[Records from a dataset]

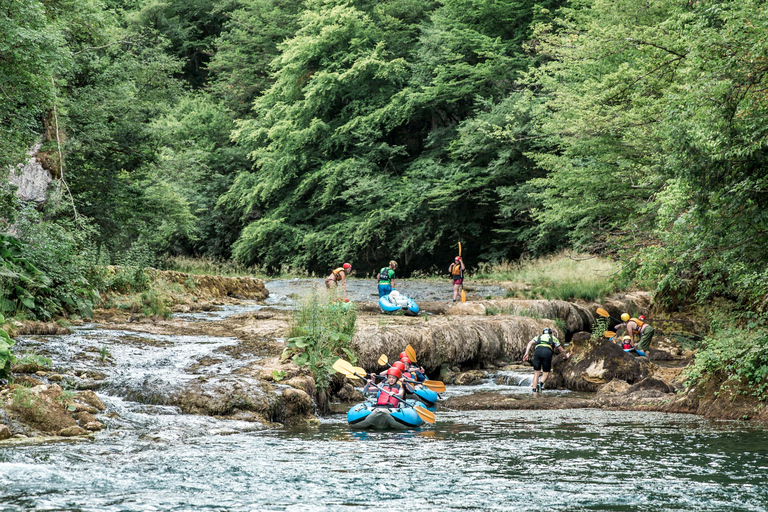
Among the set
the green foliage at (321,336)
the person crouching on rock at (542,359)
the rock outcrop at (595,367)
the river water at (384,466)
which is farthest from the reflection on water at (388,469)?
the rock outcrop at (595,367)

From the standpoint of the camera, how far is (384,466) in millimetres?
7168

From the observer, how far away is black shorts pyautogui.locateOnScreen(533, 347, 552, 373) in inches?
540

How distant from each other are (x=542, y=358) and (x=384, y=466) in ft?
24.0

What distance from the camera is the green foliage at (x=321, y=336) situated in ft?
37.6

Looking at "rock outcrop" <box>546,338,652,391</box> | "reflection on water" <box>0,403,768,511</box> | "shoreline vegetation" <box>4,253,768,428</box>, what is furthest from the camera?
"rock outcrop" <box>546,338,652,391</box>

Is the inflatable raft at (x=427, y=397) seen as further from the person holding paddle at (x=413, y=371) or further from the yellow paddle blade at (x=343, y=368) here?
the yellow paddle blade at (x=343, y=368)

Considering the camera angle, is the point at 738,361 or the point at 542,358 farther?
the point at 542,358

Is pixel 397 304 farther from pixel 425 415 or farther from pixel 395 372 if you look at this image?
pixel 425 415

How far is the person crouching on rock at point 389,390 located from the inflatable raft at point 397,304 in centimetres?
704

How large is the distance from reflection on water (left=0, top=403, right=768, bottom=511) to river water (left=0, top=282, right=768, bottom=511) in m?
0.02

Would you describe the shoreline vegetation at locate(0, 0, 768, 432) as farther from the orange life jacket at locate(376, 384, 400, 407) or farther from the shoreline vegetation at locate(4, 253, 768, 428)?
the orange life jacket at locate(376, 384, 400, 407)

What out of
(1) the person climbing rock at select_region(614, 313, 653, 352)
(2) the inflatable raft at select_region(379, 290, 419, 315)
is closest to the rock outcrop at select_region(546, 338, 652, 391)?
(1) the person climbing rock at select_region(614, 313, 653, 352)

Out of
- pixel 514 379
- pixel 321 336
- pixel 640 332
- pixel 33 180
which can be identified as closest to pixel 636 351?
pixel 640 332

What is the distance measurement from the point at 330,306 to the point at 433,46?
2108 cm
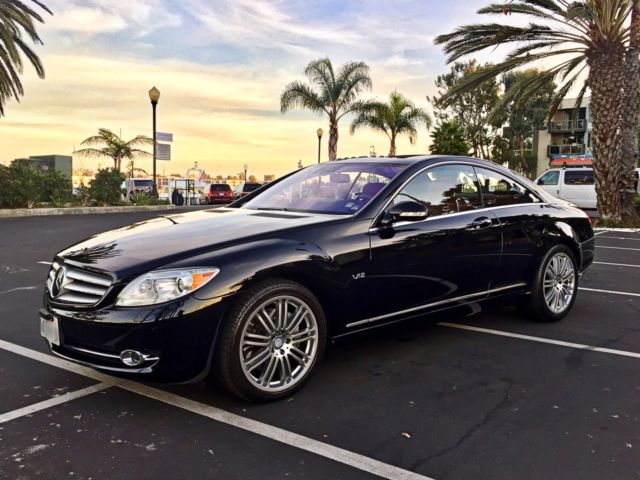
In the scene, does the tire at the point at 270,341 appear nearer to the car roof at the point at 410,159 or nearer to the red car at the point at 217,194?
the car roof at the point at 410,159

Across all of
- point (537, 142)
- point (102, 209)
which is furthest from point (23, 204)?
point (537, 142)

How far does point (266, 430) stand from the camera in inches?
122

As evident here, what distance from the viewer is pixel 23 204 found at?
1991cm

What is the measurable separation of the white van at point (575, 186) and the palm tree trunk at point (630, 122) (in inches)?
108

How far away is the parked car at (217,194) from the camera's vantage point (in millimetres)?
34969

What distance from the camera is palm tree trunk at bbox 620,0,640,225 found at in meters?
15.5

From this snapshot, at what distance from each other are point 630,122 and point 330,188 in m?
15.5

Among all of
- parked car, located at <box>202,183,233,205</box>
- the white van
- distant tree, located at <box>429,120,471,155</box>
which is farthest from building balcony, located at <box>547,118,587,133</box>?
the white van

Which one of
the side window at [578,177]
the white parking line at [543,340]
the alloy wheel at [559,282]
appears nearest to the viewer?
the white parking line at [543,340]

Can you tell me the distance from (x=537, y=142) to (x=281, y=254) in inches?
2638

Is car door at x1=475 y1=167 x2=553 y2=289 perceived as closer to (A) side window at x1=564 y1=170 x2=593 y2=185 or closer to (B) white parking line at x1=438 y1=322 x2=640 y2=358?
(B) white parking line at x1=438 y1=322 x2=640 y2=358

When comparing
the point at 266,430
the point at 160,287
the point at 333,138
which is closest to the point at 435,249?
the point at 266,430

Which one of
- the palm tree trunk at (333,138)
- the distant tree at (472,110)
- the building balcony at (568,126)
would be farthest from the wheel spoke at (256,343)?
the building balcony at (568,126)

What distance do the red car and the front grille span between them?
31553mm
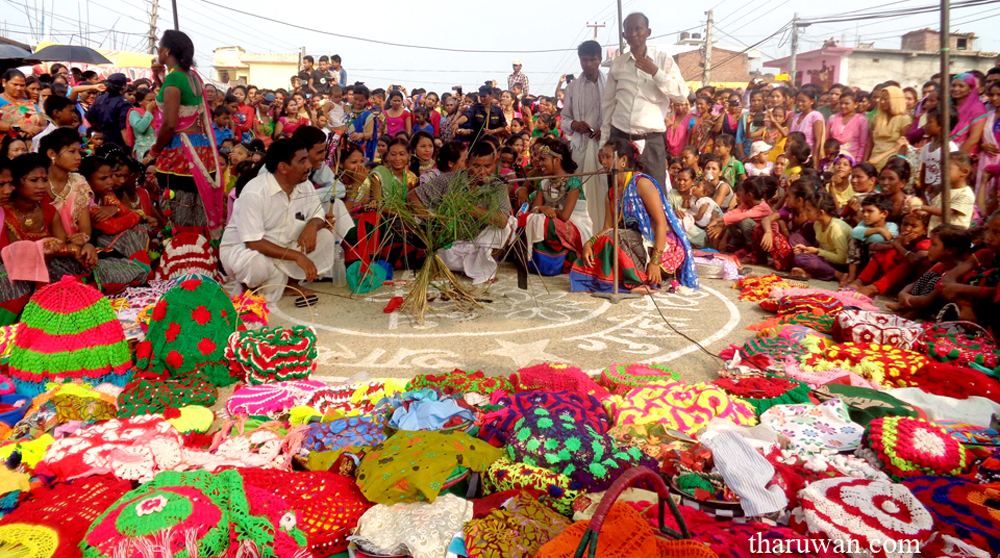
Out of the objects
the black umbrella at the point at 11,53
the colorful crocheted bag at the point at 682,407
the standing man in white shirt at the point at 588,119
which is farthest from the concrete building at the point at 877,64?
the colorful crocheted bag at the point at 682,407

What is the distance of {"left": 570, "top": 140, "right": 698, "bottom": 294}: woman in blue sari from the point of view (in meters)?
5.82

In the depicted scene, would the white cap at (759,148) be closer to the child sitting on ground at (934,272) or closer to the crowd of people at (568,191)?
the crowd of people at (568,191)

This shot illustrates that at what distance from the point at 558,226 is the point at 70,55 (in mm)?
11123

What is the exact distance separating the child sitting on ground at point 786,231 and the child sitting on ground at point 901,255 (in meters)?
1.06

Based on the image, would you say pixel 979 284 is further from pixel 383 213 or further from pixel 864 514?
pixel 383 213

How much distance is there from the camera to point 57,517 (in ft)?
7.91

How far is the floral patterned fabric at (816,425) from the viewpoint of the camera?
121 inches

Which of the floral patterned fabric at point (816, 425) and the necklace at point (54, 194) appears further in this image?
the necklace at point (54, 194)

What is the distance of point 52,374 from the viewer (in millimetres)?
3781

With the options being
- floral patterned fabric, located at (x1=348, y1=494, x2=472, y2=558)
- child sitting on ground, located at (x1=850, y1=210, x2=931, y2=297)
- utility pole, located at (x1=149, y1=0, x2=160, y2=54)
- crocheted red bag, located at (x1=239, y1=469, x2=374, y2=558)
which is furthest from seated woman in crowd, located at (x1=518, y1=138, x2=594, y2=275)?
utility pole, located at (x1=149, y1=0, x2=160, y2=54)

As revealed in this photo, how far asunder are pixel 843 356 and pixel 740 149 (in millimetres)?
6370

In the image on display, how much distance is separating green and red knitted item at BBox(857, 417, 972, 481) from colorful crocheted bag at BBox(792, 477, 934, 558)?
35 centimetres

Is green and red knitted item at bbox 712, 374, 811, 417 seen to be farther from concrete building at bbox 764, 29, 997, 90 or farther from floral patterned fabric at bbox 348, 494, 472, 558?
concrete building at bbox 764, 29, 997, 90

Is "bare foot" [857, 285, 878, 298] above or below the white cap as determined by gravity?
below
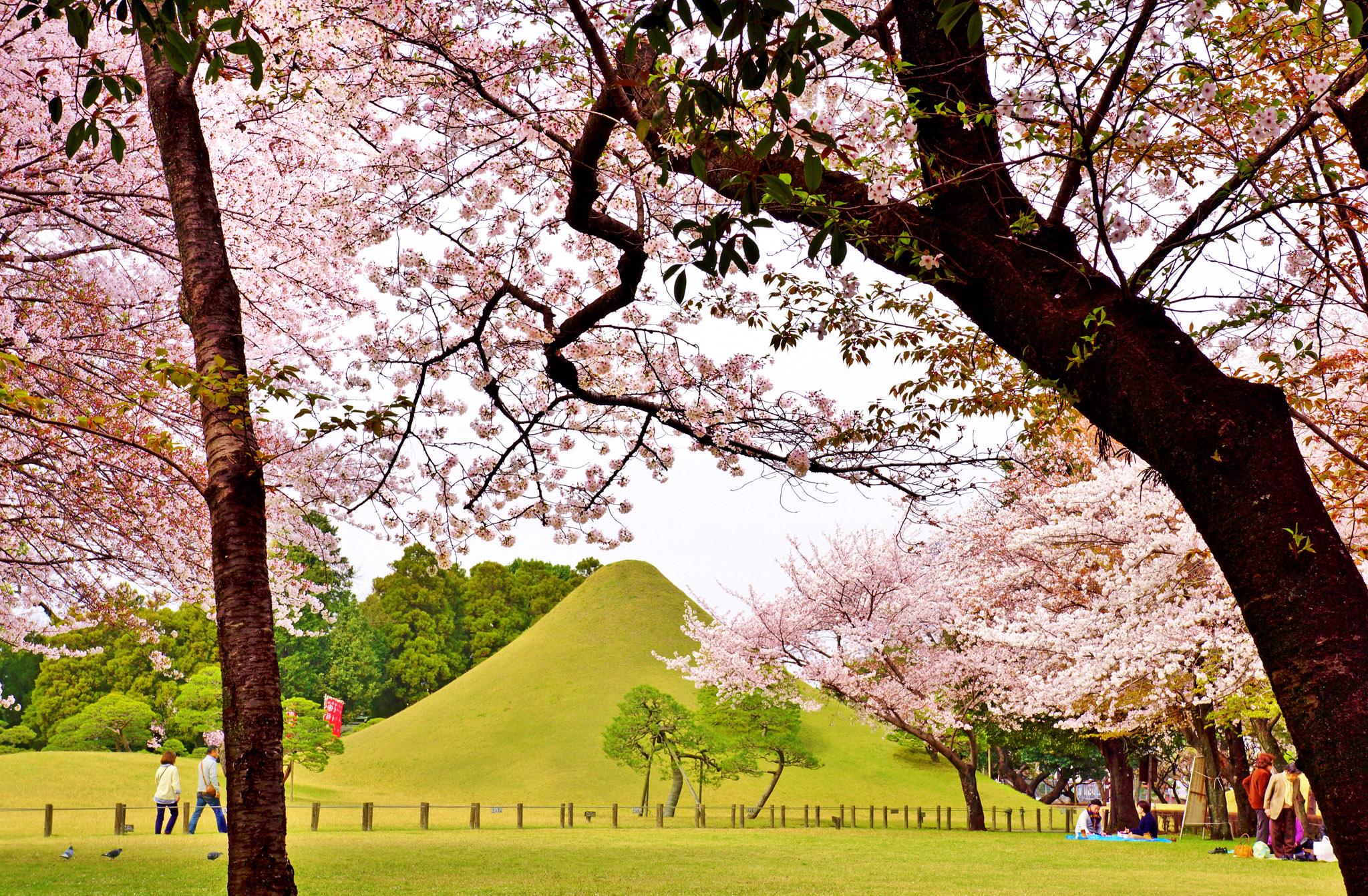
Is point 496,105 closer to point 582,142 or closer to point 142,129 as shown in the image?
point 582,142

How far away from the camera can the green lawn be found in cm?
1044

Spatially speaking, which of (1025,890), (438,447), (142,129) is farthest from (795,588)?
(142,129)

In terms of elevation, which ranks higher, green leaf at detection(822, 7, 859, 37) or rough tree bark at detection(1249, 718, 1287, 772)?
green leaf at detection(822, 7, 859, 37)

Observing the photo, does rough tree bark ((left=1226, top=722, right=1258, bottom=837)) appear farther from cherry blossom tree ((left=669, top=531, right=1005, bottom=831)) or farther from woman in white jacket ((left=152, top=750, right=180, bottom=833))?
woman in white jacket ((left=152, top=750, right=180, bottom=833))

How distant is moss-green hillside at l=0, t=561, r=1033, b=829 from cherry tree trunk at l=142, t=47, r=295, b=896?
98.0 ft

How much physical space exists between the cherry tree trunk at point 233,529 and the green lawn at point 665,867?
5.58 m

▸ Exercise description
Arrange the items from the one on the line containing "How distant is" through the end of the items as a two-column CSV with the columns "prompt" and "answer", one row per item. Put each item's text and its answer in a single quoted field, replacing any line breaks with spaces.

▸ Written reply
prompt,answer
"How distant is moss-green hillside at l=0, t=561, r=1033, b=829 from cherry tree trunk at l=142, t=47, r=295, b=896?","98.0 ft"
"How much physical space exists between the cherry tree trunk at point 233,529 and the green lawn at point 665,867?","5.58 m"